#### SELECTED TEXT
****************************************

# Are the words - "Attested True copy" ok?



## sharav (Feb 17, 2013)

Hi,I just got my notary done. The officer who did it had the seal that says "Attested True copy".
As i have read somewhere that the words "Certified true copy of the original"need to be mentioned in your notarized copy. So i insisted him for the same, but he explained that "Attested True Copy" means same and he have done it for many before. Is it ok? Its not going to be a problem ?
NOTE - He put 4 seals and signature.


----------



## Guest (Mar 18, 2013)

Ii has to say true copy of the original ie not a copy of a copy or copy of an internet print out.


----------



## karansuper (May 9, 2012)

sharav said:


> Hi,I just got my notary done. The officer who did it had the seal that says "Attested True copy".
> As i have read somewhere that the words "Certified true copy of the original"need to be mentioned in your notarized copy. So i insisted him for the same, but he explained that "Attested True Copy" means same and he have done it for many before. Is it ok? Its not going to be a problem ?
> NOTE - He put 4 seals and signature.


You dont have to match the exact wordings... As the officer said its fine...


----------



## ozbound12 (Mar 23, 2012)

Mine just said "certified true copy" or something along those lines and it was fine. (This was for Vetassess.)


----------

****************************************

#### DATA LINES
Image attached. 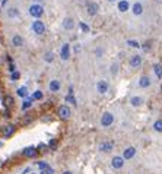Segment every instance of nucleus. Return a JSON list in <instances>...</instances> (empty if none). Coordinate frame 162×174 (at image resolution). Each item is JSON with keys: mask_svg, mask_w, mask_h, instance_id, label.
<instances>
[{"mask_svg": "<svg viewBox=\"0 0 162 174\" xmlns=\"http://www.w3.org/2000/svg\"><path fill=\"white\" fill-rule=\"evenodd\" d=\"M140 64H142V57H140L139 54L131 56V59H130V66H131V67H139Z\"/></svg>", "mask_w": 162, "mask_h": 174, "instance_id": "13", "label": "nucleus"}, {"mask_svg": "<svg viewBox=\"0 0 162 174\" xmlns=\"http://www.w3.org/2000/svg\"><path fill=\"white\" fill-rule=\"evenodd\" d=\"M113 122H114V114H113V113L107 111V113H104V114L101 116V126L108 127V126L113 125Z\"/></svg>", "mask_w": 162, "mask_h": 174, "instance_id": "2", "label": "nucleus"}, {"mask_svg": "<svg viewBox=\"0 0 162 174\" xmlns=\"http://www.w3.org/2000/svg\"><path fill=\"white\" fill-rule=\"evenodd\" d=\"M153 129L156 132H162V120H156L153 123Z\"/></svg>", "mask_w": 162, "mask_h": 174, "instance_id": "27", "label": "nucleus"}, {"mask_svg": "<svg viewBox=\"0 0 162 174\" xmlns=\"http://www.w3.org/2000/svg\"><path fill=\"white\" fill-rule=\"evenodd\" d=\"M41 98H42V92L41 91H35L32 94V100H41Z\"/></svg>", "mask_w": 162, "mask_h": 174, "instance_id": "29", "label": "nucleus"}, {"mask_svg": "<svg viewBox=\"0 0 162 174\" xmlns=\"http://www.w3.org/2000/svg\"><path fill=\"white\" fill-rule=\"evenodd\" d=\"M42 13H44V9H42V6L38 4V3H35V4H32V6L29 7V15H31L32 18H35V19L41 18Z\"/></svg>", "mask_w": 162, "mask_h": 174, "instance_id": "1", "label": "nucleus"}, {"mask_svg": "<svg viewBox=\"0 0 162 174\" xmlns=\"http://www.w3.org/2000/svg\"><path fill=\"white\" fill-rule=\"evenodd\" d=\"M3 104H4V107H7V108H10L12 105H13V98L12 97H4V100H3Z\"/></svg>", "mask_w": 162, "mask_h": 174, "instance_id": "22", "label": "nucleus"}, {"mask_svg": "<svg viewBox=\"0 0 162 174\" xmlns=\"http://www.w3.org/2000/svg\"><path fill=\"white\" fill-rule=\"evenodd\" d=\"M131 12H133V15H136V16H140V15L143 13V4H142L140 1L134 3V4L131 6Z\"/></svg>", "mask_w": 162, "mask_h": 174, "instance_id": "10", "label": "nucleus"}, {"mask_svg": "<svg viewBox=\"0 0 162 174\" xmlns=\"http://www.w3.org/2000/svg\"><path fill=\"white\" fill-rule=\"evenodd\" d=\"M108 1H111V3H113V1H116V0H108Z\"/></svg>", "mask_w": 162, "mask_h": 174, "instance_id": "37", "label": "nucleus"}, {"mask_svg": "<svg viewBox=\"0 0 162 174\" xmlns=\"http://www.w3.org/2000/svg\"><path fill=\"white\" fill-rule=\"evenodd\" d=\"M128 7H130V4H128V1H127V0H121V1L118 3V10L123 12V13H124V12H127V10H128Z\"/></svg>", "mask_w": 162, "mask_h": 174, "instance_id": "18", "label": "nucleus"}, {"mask_svg": "<svg viewBox=\"0 0 162 174\" xmlns=\"http://www.w3.org/2000/svg\"><path fill=\"white\" fill-rule=\"evenodd\" d=\"M22 154H24V157H26V158H34V157H37L38 151H37V148L29 146V148H25Z\"/></svg>", "mask_w": 162, "mask_h": 174, "instance_id": "7", "label": "nucleus"}, {"mask_svg": "<svg viewBox=\"0 0 162 174\" xmlns=\"http://www.w3.org/2000/svg\"><path fill=\"white\" fill-rule=\"evenodd\" d=\"M158 1H162V0H158Z\"/></svg>", "mask_w": 162, "mask_h": 174, "instance_id": "39", "label": "nucleus"}, {"mask_svg": "<svg viewBox=\"0 0 162 174\" xmlns=\"http://www.w3.org/2000/svg\"><path fill=\"white\" fill-rule=\"evenodd\" d=\"M34 1H37V3H38V1H41V0H34Z\"/></svg>", "mask_w": 162, "mask_h": 174, "instance_id": "38", "label": "nucleus"}, {"mask_svg": "<svg viewBox=\"0 0 162 174\" xmlns=\"http://www.w3.org/2000/svg\"><path fill=\"white\" fill-rule=\"evenodd\" d=\"M153 72H155V75H156L158 78H162V66L161 64L156 63V64L153 66Z\"/></svg>", "mask_w": 162, "mask_h": 174, "instance_id": "23", "label": "nucleus"}, {"mask_svg": "<svg viewBox=\"0 0 162 174\" xmlns=\"http://www.w3.org/2000/svg\"><path fill=\"white\" fill-rule=\"evenodd\" d=\"M32 31H34L37 35H42V34L45 32V25H44V22L40 21V19L34 21V22H32Z\"/></svg>", "mask_w": 162, "mask_h": 174, "instance_id": "3", "label": "nucleus"}, {"mask_svg": "<svg viewBox=\"0 0 162 174\" xmlns=\"http://www.w3.org/2000/svg\"><path fill=\"white\" fill-rule=\"evenodd\" d=\"M63 174H73V173H72V171H64Z\"/></svg>", "mask_w": 162, "mask_h": 174, "instance_id": "36", "label": "nucleus"}, {"mask_svg": "<svg viewBox=\"0 0 162 174\" xmlns=\"http://www.w3.org/2000/svg\"><path fill=\"white\" fill-rule=\"evenodd\" d=\"M149 85H151V79H149L148 76H142L140 81H139V87L140 88H148Z\"/></svg>", "mask_w": 162, "mask_h": 174, "instance_id": "17", "label": "nucleus"}, {"mask_svg": "<svg viewBox=\"0 0 162 174\" xmlns=\"http://www.w3.org/2000/svg\"><path fill=\"white\" fill-rule=\"evenodd\" d=\"M81 29L83 32H89V26L86 24H83V22H81Z\"/></svg>", "mask_w": 162, "mask_h": 174, "instance_id": "32", "label": "nucleus"}, {"mask_svg": "<svg viewBox=\"0 0 162 174\" xmlns=\"http://www.w3.org/2000/svg\"><path fill=\"white\" fill-rule=\"evenodd\" d=\"M60 57L61 60H69L70 57V45L69 44H63L60 48Z\"/></svg>", "mask_w": 162, "mask_h": 174, "instance_id": "5", "label": "nucleus"}, {"mask_svg": "<svg viewBox=\"0 0 162 174\" xmlns=\"http://www.w3.org/2000/svg\"><path fill=\"white\" fill-rule=\"evenodd\" d=\"M98 9H99V6H98L96 3H88V4H86V10H88V13H89L91 16H95V15L98 13Z\"/></svg>", "mask_w": 162, "mask_h": 174, "instance_id": "9", "label": "nucleus"}, {"mask_svg": "<svg viewBox=\"0 0 162 174\" xmlns=\"http://www.w3.org/2000/svg\"><path fill=\"white\" fill-rule=\"evenodd\" d=\"M18 95L22 97V98H26L28 97V88L26 87H21L18 89Z\"/></svg>", "mask_w": 162, "mask_h": 174, "instance_id": "21", "label": "nucleus"}, {"mask_svg": "<svg viewBox=\"0 0 162 174\" xmlns=\"http://www.w3.org/2000/svg\"><path fill=\"white\" fill-rule=\"evenodd\" d=\"M9 16H12V18H13V16H19L18 9H13V7H12V9H9Z\"/></svg>", "mask_w": 162, "mask_h": 174, "instance_id": "31", "label": "nucleus"}, {"mask_svg": "<svg viewBox=\"0 0 162 174\" xmlns=\"http://www.w3.org/2000/svg\"><path fill=\"white\" fill-rule=\"evenodd\" d=\"M35 164H37V167L40 168V171H42V170H45V168H48V167H50L45 161H38V163H35Z\"/></svg>", "mask_w": 162, "mask_h": 174, "instance_id": "25", "label": "nucleus"}, {"mask_svg": "<svg viewBox=\"0 0 162 174\" xmlns=\"http://www.w3.org/2000/svg\"><path fill=\"white\" fill-rule=\"evenodd\" d=\"M66 102H69V104H73V105H76V100H75V97H73L72 94H69V95L66 97Z\"/></svg>", "mask_w": 162, "mask_h": 174, "instance_id": "28", "label": "nucleus"}, {"mask_svg": "<svg viewBox=\"0 0 162 174\" xmlns=\"http://www.w3.org/2000/svg\"><path fill=\"white\" fill-rule=\"evenodd\" d=\"M127 44H128L130 47H133V48H139V47H140V45H139V43H137V41H134V40H128V41H127Z\"/></svg>", "mask_w": 162, "mask_h": 174, "instance_id": "30", "label": "nucleus"}, {"mask_svg": "<svg viewBox=\"0 0 162 174\" xmlns=\"http://www.w3.org/2000/svg\"><path fill=\"white\" fill-rule=\"evenodd\" d=\"M44 60H45L47 63H51V62L54 60V54H53L51 51H47V53L44 54Z\"/></svg>", "mask_w": 162, "mask_h": 174, "instance_id": "24", "label": "nucleus"}, {"mask_svg": "<svg viewBox=\"0 0 162 174\" xmlns=\"http://www.w3.org/2000/svg\"><path fill=\"white\" fill-rule=\"evenodd\" d=\"M41 174H54V170L48 167V168H45V170H42V171H41Z\"/></svg>", "mask_w": 162, "mask_h": 174, "instance_id": "33", "label": "nucleus"}, {"mask_svg": "<svg viewBox=\"0 0 162 174\" xmlns=\"http://www.w3.org/2000/svg\"><path fill=\"white\" fill-rule=\"evenodd\" d=\"M60 88H61V84H60V81L54 79V81H51V82H50V91H53V92H57V91H59Z\"/></svg>", "mask_w": 162, "mask_h": 174, "instance_id": "16", "label": "nucleus"}, {"mask_svg": "<svg viewBox=\"0 0 162 174\" xmlns=\"http://www.w3.org/2000/svg\"><path fill=\"white\" fill-rule=\"evenodd\" d=\"M31 105H32V100H25V101L22 102V110L25 111V110H28Z\"/></svg>", "mask_w": 162, "mask_h": 174, "instance_id": "26", "label": "nucleus"}, {"mask_svg": "<svg viewBox=\"0 0 162 174\" xmlns=\"http://www.w3.org/2000/svg\"><path fill=\"white\" fill-rule=\"evenodd\" d=\"M111 167L116 168V170H120L124 167V158L123 157H114L111 160Z\"/></svg>", "mask_w": 162, "mask_h": 174, "instance_id": "6", "label": "nucleus"}, {"mask_svg": "<svg viewBox=\"0 0 162 174\" xmlns=\"http://www.w3.org/2000/svg\"><path fill=\"white\" fill-rule=\"evenodd\" d=\"M96 91H98L99 94L108 92V82H107V81H99V82L96 84Z\"/></svg>", "mask_w": 162, "mask_h": 174, "instance_id": "12", "label": "nucleus"}, {"mask_svg": "<svg viewBox=\"0 0 162 174\" xmlns=\"http://www.w3.org/2000/svg\"><path fill=\"white\" fill-rule=\"evenodd\" d=\"M117 69H118V64H117V63H114V64H113V67H111V73H113V75H116V73H117Z\"/></svg>", "mask_w": 162, "mask_h": 174, "instance_id": "34", "label": "nucleus"}, {"mask_svg": "<svg viewBox=\"0 0 162 174\" xmlns=\"http://www.w3.org/2000/svg\"><path fill=\"white\" fill-rule=\"evenodd\" d=\"M113 142H104L101 146H99V151L101 152H111L113 151Z\"/></svg>", "mask_w": 162, "mask_h": 174, "instance_id": "15", "label": "nucleus"}, {"mask_svg": "<svg viewBox=\"0 0 162 174\" xmlns=\"http://www.w3.org/2000/svg\"><path fill=\"white\" fill-rule=\"evenodd\" d=\"M61 25H63V28H64L66 31H70V29L75 28V21H73V18H66V19L61 22Z\"/></svg>", "mask_w": 162, "mask_h": 174, "instance_id": "11", "label": "nucleus"}, {"mask_svg": "<svg viewBox=\"0 0 162 174\" xmlns=\"http://www.w3.org/2000/svg\"><path fill=\"white\" fill-rule=\"evenodd\" d=\"M16 79H19V73L18 72H13L12 73V81H16Z\"/></svg>", "mask_w": 162, "mask_h": 174, "instance_id": "35", "label": "nucleus"}, {"mask_svg": "<svg viewBox=\"0 0 162 174\" xmlns=\"http://www.w3.org/2000/svg\"><path fill=\"white\" fill-rule=\"evenodd\" d=\"M57 113H59V117H60V119H64V120H67V119L70 117V114H72V111H70V108H69L67 105H61Z\"/></svg>", "mask_w": 162, "mask_h": 174, "instance_id": "4", "label": "nucleus"}, {"mask_svg": "<svg viewBox=\"0 0 162 174\" xmlns=\"http://www.w3.org/2000/svg\"><path fill=\"white\" fill-rule=\"evenodd\" d=\"M13 133H15V126L7 125V126H4V127H3V136H4V137H10Z\"/></svg>", "mask_w": 162, "mask_h": 174, "instance_id": "14", "label": "nucleus"}, {"mask_svg": "<svg viewBox=\"0 0 162 174\" xmlns=\"http://www.w3.org/2000/svg\"><path fill=\"white\" fill-rule=\"evenodd\" d=\"M134 155H136V149H134L133 146H128V148H126V149L123 151V158H124V160H131Z\"/></svg>", "mask_w": 162, "mask_h": 174, "instance_id": "8", "label": "nucleus"}, {"mask_svg": "<svg viewBox=\"0 0 162 174\" xmlns=\"http://www.w3.org/2000/svg\"><path fill=\"white\" fill-rule=\"evenodd\" d=\"M130 102H131V105H133V107H139V105H142V104H143V98H140V97H131Z\"/></svg>", "mask_w": 162, "mask_h": 174, "instance_id": "20", "label": "nucleus"}, {"mask_svg": "<svg viewBox=\"0 0 162 174\" xmlns=\"http://www.w3.org/2000/svg\"><path fill=\"white\" fill-rule=\"evenodd\" d=\"M12 44H13L15 47H22V45H24L22 37H21V35H15V37L12 38Z\"/></svg>", "mask_w": 162, "mask_h": 174, "instance_id": "19", "label": "nucleus"}]
</instances>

****************************************

#### INSTRUCTION 1
According to the forum thread, how many seals did the officer put on the notarized copy?
#### INSTRUCTION 2
Repeat the part of the forum thread between "You dont have" and "was for Vetassess.)", inclusive.
Work only from the forum thread for what follows.

#### PROBLEM SOLUTION 1
He put four seals, along with a signature.

#### PROBLEM SOLUTION 2
You dont have to match the exact wordings... As the officer said its fine...


----------



## ozbound12 (Mar 23, 2012)

Mine just said "certified true copy" or something along those lines and it was fine. (This was for Vetassess.)